Passage provided >>

*** Block opens ***

An extremity vascular injury can result in bleeding and lack of blood flow beyond the site of vessel disruption may cause loss of limb. When life threatening situations happen in austere conditions, it may be impossible to repair a vessel. However, it is possible in austere conditions to use a temporary vascular shunt to make a temporary repair.
In the case of an injury, it would be possible to place a temporary vascular shunt in the uninjured segments of the vessel above and below the disruption to restore blood flow until conditions improve. At that time, the shunt could be removed and the repair performed. The problem is that current shunts were designed by vascular and neurosurgeons for use in age related vascular disease and they are not used for injuries.
The Air Force has developed a trauma-specific vascular injury shunt (TS-VIS) which could help manage extremity vascular injuries. The device was designed by combat surgeons and military researchers to enable TS-VIS to be used in civilian situations and in war zones. TS-VIS is able to adapt to the unique needs of patients and allows for the infusion of therapeutic or contract agents into the injured limb.
Systematic preclinical studies have been published in peer-reviewed journals that demonstrate the efficacy and safety of this specific vascular injury shunt. At this time, the Air Force is looking for licensing and commercialization development partners for the vascular injury shunt. A provisional patent has been filed.

*** Block closes ***

Data shown >>
*** Block opens ***

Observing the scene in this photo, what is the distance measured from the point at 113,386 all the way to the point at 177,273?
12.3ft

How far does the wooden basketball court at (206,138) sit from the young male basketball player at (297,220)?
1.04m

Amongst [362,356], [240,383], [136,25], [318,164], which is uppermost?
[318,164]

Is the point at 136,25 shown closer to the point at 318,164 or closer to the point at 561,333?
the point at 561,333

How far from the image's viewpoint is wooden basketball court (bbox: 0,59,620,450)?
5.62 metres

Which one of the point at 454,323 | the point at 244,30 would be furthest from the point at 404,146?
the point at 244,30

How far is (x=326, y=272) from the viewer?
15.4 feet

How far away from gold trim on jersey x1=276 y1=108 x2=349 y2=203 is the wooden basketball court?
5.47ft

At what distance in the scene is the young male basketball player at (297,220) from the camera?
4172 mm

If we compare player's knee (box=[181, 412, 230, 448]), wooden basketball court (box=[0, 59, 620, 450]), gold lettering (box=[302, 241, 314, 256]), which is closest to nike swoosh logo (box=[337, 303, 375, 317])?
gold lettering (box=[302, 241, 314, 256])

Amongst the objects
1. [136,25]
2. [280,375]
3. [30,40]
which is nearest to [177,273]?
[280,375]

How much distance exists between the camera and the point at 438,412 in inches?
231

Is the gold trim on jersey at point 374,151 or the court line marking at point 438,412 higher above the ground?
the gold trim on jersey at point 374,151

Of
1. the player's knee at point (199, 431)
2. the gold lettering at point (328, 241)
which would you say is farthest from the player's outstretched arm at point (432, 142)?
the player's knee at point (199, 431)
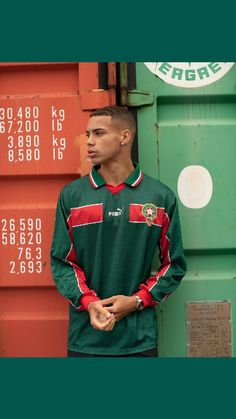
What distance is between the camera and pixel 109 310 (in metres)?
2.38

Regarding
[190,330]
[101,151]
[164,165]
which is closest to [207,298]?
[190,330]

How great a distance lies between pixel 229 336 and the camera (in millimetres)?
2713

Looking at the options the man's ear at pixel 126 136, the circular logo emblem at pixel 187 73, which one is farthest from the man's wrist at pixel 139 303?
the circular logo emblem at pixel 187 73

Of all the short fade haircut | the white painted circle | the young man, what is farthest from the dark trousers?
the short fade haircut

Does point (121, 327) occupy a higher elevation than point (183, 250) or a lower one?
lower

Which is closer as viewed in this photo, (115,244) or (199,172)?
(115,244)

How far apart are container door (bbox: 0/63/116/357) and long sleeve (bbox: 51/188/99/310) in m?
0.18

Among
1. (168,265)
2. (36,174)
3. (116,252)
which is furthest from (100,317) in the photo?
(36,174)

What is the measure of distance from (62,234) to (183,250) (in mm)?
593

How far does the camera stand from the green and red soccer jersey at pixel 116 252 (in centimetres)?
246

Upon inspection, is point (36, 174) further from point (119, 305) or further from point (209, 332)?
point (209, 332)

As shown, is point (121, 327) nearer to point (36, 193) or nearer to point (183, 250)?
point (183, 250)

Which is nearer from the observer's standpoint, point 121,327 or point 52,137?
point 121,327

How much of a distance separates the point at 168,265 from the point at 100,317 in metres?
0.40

*** Block closes ***
*** Block opens ***

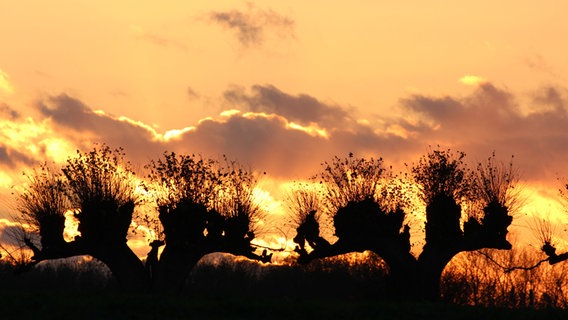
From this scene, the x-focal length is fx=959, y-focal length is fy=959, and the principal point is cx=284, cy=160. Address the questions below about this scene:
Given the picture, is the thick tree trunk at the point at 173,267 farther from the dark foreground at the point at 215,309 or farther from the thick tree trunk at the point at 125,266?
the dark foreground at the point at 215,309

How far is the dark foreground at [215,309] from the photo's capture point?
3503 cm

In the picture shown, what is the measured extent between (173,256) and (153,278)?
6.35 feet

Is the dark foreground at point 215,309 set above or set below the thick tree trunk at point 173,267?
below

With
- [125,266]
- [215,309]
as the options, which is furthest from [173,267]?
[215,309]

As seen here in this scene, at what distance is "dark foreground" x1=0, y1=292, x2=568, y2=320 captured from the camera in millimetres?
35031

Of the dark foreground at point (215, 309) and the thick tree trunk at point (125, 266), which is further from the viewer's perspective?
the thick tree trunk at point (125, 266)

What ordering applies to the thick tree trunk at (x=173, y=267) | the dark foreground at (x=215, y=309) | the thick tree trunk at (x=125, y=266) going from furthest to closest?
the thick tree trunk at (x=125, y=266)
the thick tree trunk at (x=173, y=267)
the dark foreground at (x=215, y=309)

*** Block closes ***
*** Block opens ***

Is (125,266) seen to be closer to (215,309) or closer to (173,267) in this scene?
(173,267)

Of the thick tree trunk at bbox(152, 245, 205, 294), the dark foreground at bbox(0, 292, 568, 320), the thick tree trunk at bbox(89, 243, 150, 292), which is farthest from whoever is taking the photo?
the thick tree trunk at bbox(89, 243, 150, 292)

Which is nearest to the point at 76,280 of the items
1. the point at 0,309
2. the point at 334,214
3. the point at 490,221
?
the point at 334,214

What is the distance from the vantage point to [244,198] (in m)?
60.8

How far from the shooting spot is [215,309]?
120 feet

*** Block closes ***

Problem description >> Translate this sentence from the passage on the vascular injury shunt into Spanish: "The Air Force has developed a trauma-specific vascular injury shunt (TS-VIS) which could help manage extremity vascular injuries."

Result of this task >> La Fuerza Aérea ha desarrollado una derivación vascular específica para traumatismos (TS-VIS) que podría ayudar a tratar las lesiones vasculares de las extremidades.